OBJETIVO A: Reúna todas as linhas que contêm a palavra "nearer" e copie-as. Diferencie maiúsculas de minúsculas.

------ TEXTO PARA LEITURA ------

Maria de Medeiros reconstitui trajetória de militante mineiro em documentário

Paulo Henrique Silva* - Do Hoje em Dia
25/10/2012 às 10:40.
Atualizado em 21/11/2021 às 17:32
 (Mario Miranda/Agência Foto)

(Mario Miranda/Agência Foto)

SÃO PAULO – Um dos maiores inimigos da ditadura brasileira após participar dos sequestros do cônsul japonês Nobuo Okushi e do embaixador alemão Ehrenfried Von Holleben, o mineiro Eduardo Leite, o Bacuri, foi o preso político que mais tempo permaneceu sob tortura – foram 109 dias até a sua morte, em 8 de dezembro de 1970, num banheiro do quartel do Exército, em São Paulo.

Sua trajetória é reconstruída pelo olhar de mulheres – a viúva Denise Crispim e a neta Eduarda, personagens do documentário "Repare Bem", assinado pela atriz e diretora portuguesa Maria de Medeiros ("Pulp Fiction", "Henry & June", "O Contador de Histórias").

Ela foi apresentada à história por Ana Petta, cujos pais também se envolveram na luta contra a repressão.

A experiência de Bacuri nos porões da ditadura é uma narrativa dolorosa e emocionante envolvendo dois familiares que ficaram marcados para sempre com a morte do militante nascido em Campo Belo. Denise teve Eduarda quando estava presa, pouco antes do marido ser assassinado. Trauma também compartilhado pela filha, que cresceu tentando descobrir quem foi seu pai.

"A Maria é uma apaixonada pelo Brasil, mostrando muito interesse em nossa história e cultura", diz Ana, que sugeriu o argumento muito por conta do primeiro trabalho na direção de Maria, "Capitães de Abril" (2000), que registra um período semelhante ocorrido em Portugal, na ditadura Salazar – de 1932 a 1968.

Sequência

Em entrevista ao Hoje em Dia, em meio à 36ª Mostra Internacional de São Paulo, Maria observa que seu mais recente trabalho "vai muito na sequência de 'Capitães de Abril', retratando uma ação na direção da democracia".

------

OBJETIVO B: De acordo com a reportagem sobre o documentário "Repare Bem", por quantos dias Eduardo Leite, o Bacuri, permaneceu sob tortura?

------ LINHAS DA TAREFA ------

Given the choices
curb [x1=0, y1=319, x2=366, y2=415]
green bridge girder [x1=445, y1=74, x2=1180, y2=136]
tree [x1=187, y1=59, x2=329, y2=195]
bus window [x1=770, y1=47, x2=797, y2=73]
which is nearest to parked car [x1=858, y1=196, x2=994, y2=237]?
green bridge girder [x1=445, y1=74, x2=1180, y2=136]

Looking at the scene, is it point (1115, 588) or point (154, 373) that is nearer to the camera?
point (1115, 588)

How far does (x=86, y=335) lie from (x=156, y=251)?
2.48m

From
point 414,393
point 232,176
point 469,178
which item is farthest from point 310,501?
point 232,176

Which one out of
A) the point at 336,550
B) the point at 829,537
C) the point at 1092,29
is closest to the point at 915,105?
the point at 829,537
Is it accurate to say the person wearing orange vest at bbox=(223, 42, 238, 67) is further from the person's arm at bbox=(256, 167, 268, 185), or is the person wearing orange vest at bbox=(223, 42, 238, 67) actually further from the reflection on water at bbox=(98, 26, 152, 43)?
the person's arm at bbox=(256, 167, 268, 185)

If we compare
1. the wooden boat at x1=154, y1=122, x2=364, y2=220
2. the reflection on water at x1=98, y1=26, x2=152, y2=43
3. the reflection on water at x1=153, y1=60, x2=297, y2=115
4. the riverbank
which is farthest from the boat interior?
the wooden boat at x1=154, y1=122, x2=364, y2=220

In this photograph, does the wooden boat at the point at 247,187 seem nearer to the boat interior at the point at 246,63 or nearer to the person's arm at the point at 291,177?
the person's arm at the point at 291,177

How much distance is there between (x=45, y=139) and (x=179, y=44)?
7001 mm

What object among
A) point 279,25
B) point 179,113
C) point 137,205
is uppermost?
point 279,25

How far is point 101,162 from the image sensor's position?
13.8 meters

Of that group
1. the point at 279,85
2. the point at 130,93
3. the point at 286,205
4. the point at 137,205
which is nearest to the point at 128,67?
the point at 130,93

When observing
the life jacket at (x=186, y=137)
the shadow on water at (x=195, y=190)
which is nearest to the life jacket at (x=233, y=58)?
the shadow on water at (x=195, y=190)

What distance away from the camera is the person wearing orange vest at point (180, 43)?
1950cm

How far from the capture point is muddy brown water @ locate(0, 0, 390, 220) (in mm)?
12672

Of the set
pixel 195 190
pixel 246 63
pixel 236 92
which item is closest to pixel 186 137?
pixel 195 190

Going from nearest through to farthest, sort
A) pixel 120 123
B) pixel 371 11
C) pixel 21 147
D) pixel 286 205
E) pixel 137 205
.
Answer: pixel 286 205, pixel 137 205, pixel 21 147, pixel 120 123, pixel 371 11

------

RESULTADO CORRETO A:
Looking at the scene, is it point (1115, 588) or point (154, 373) that is nearer to the camera?
In this photograph, does the wooden boat at the point at 247,187 seem nearer to the boat interior at the point at 246,63 or nearer to the person's arm at the point at 291,177?

RESULTADO CORRETO B: Por 109 dias.